-------- Text excerpt --------
My role as “Tour Dad” could have been tattooed on my forehead and no one would have blinked. We were in Trafalgar Square, swimming through a tidal wave of young people on their way to somewhere special for a spot of culture, a drink or a bite to eat. Nothing deters tourists to London these days, not the price of the pound nor the dismal weather. School holidays seem to kick in at the same time, and it doesn’t take much to lure teens and twenties onto busses, trains or planes for a trip to the UK. Our daughter had a school break and she had come from Halifax, Nova Scotia on her first trip to Europe.
She hadn’t done due diligence on the tourist front, of course. Homework is homework and she gets enough of that in school. So I picked out a few of the sights I thought she should see– Buckingham Palace, the houses of Parliament, the Tower of London, the National Gallery, and Kensington Palace, since we live so close. We had booked tickets to “Blue Dragon,” a new Robert Lepage production at the Barbican, but she asked about “The Lion King.” Unfortunately, the 2000 seat theatre was sold out. A few tickets were being shilled at twice the face value, but I couldn’t bring myself to make some tout rich.
In Trafalgar Square, I told my daughter about my one claim to photographic fame. I went to a demonstration against the Vietnam War when things were heating up for Laos and Cambodia. Clad in a dark blue cape with a red lining that I had picked up in a flea market, I posed near the fountain with my hippie length hair and a North Vietnamese flag in the lapel. It was enough to catch a French photojournalist’s eye.
A week after the demonstration I got a letter from a friend in Paris with a full-page photo that had been in Paris Match magazine. The fountain framed in the background had been tainted with red dye and it looked like blood. I was cannon fodder at the time and I was drafted before I left London, but that is another story.
The Tower of London was a zoo, of course. We arrived early enough to see the Crown Jewels without a long line-up. The historical tour with a female, Scottish Yeoman Warder was both entertaining and gruesome. The Tower complex dates back 1078, when William the Conqueror had a small, timber castle constructed on a sacred pagan site.
The numerous buildings on the site have seen service as a palace, a prison, a mint, an armoury, an observatory and a menagerie, not to mention a place of some awful executions. Most of those occurred at nearby Tower Hill. I will spare you the grisly details. Suffice it to say, that the Tower entered the vernacular as a place of dread. In “My Fair Lady,” Eliza is warned: If the Kind finds out that you are not a lady, the police will take you to the Tower of London, where your head will be cut off as a warning to other presumptuous flower girls.
--------
Exercises>
- a) Reproduce the passage of the London travel essay between "She hadn’t done" and "some tout rich.", inclusive.
- b) Answer these questions from the London travel essay:
(i) From which city had the daughter come on her first trip to Europe?
(ii) What production at the Barbican had tickets already been booked for?
(iii) In what year does the Tower complex date back to?
-------- Material provided --------
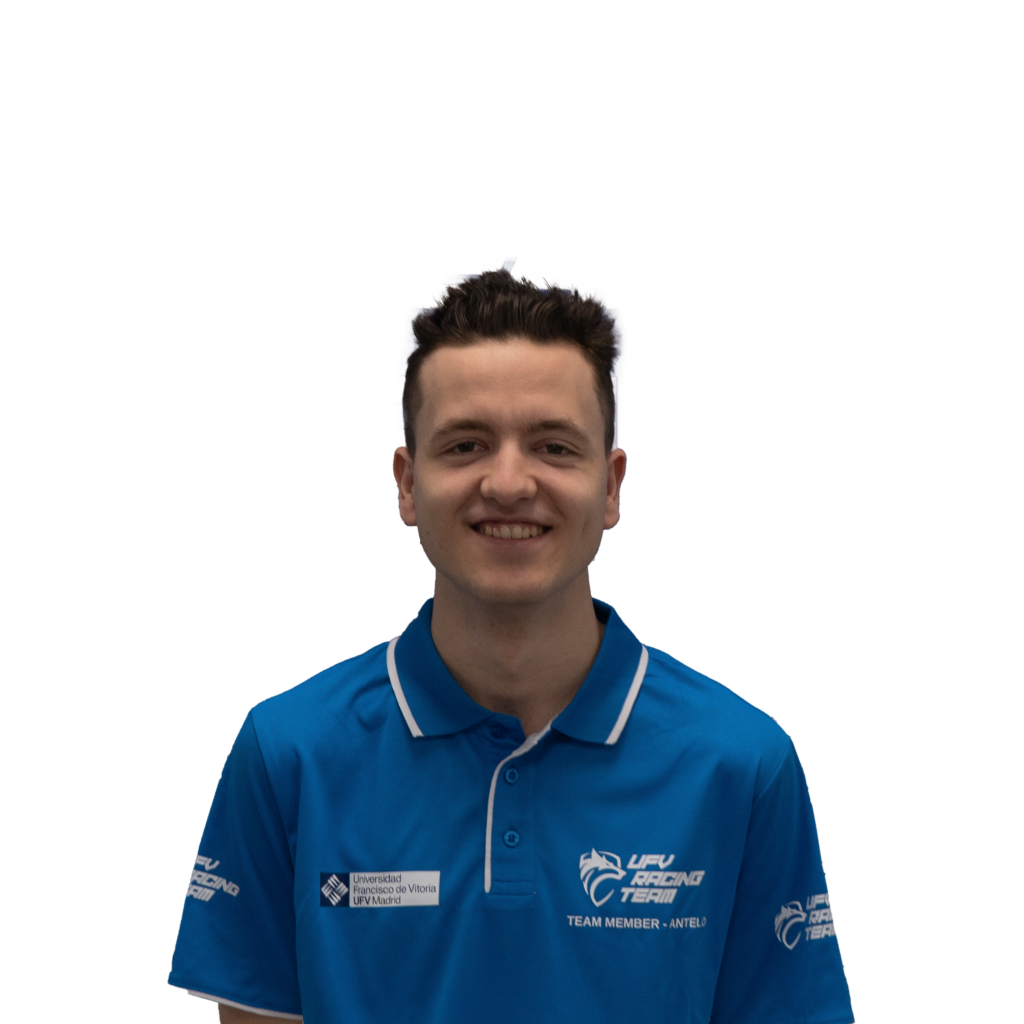 Equipo Racing Team david 1024x1024 1 Equipo Racing Team Estudiar en Universidad Privada Madrid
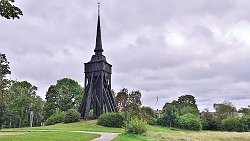 240821-06v Åtvidaberg -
--------
List of solutions>
- a)
She hadn’t done due diligence on the tourist front, of course. Homework is homework and she gets enough of that in school. So I picked out a few of the sights I thought she should see– Buckingham Palace, the houses of Parliament, the Tower of London, the National Gallery, and Kensington Palace, since we live so close. We had booked tickets to “Blue Dragon,” a new Robert Lepage production at the Barbican, but she asked about “The Lion King.” Unfortunately, the 2000 seat theatre was sold out. A few tickets were being shilled at twice the face value, but I couldn’t bring myself to make some tout rich.

- b)
(i) Halifax, Nova Scotia
(ii) "Blue Dragon," a new Robert Lepage production
(iii) 1078